What this exercise asks:
(A) Reproduce the stretch of the vision system page from "Press or to" through "and lighting rules.".
(B) Which things does the vision system page say are affected by what characters can see in D&D? List all of them.

Selection:
Keyboard shortcuts

Press or to navigate between chapters

Press S or / to search in the book

Press ? to show this help

Press Esc to hide this help

Vision System

How Mimir implements D&D 5e vision and lighting rules.

Why Vision Matters

In D&D, what characters can see affects:

  • Exploration and discovery
  • Combat tactics
  • Stealth and surprise
  • Atmosphere and tension

Mimir’s vision system brings these rules to your virtual tabletop.

D&D 5e Vision Rules

Light Levels

D&D defines three light levels:

Bright Light Most creatures see normally. Includes:

  • Daylight
  • Torchlit rooms
  • Magical light

Dim Light Lightly obscured area. Creates:

  • Disadvantage on Perception checks
  • Shadows and half-light

Darkness Heavily obscured area. Results in:

  • Effectively blind
  • Auto-fail sight-based checks
  • Advantage for hidden creatures

Darkvision

Many races and creatures can see in darkness:

  • Treat darkness as dim light
  • Treat dim light as bright light
  • Cannot discern color (shades of gray)

Rows from a spatial reasoning dataset:

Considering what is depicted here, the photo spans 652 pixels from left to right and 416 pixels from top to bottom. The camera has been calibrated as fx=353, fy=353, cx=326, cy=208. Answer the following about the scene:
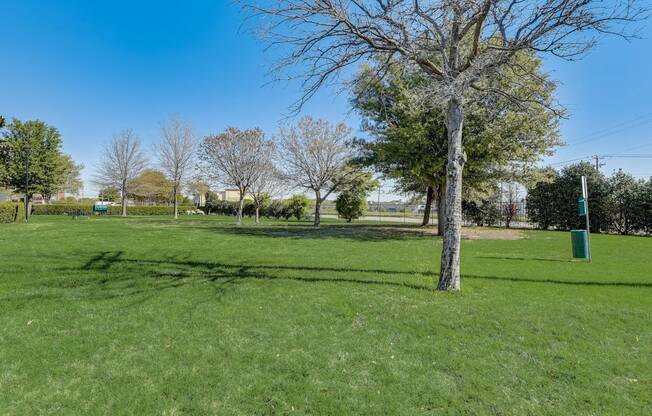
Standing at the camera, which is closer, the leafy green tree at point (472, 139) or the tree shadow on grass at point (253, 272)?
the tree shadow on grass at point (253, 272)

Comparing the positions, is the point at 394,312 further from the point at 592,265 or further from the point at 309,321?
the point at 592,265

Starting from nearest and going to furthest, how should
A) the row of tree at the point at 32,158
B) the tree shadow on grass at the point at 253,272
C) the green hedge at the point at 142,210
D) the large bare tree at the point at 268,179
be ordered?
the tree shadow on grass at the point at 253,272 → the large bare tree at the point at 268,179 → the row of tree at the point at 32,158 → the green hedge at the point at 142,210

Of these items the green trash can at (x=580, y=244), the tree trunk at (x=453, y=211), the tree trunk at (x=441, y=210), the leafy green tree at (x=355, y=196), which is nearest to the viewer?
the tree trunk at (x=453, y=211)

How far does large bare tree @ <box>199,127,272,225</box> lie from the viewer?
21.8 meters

Per-task outputs:
(A)
Press or to navigate between chapters

Press S or / to search in the book

Press ? to show this help

Press Esc to hide this help

Vision System

How Mimir implements D&D 5e vision and lighting rules.

(B)
- Exploration and discovery
- Combat tactics
- Stealth and surprise
- Atmosphere and tension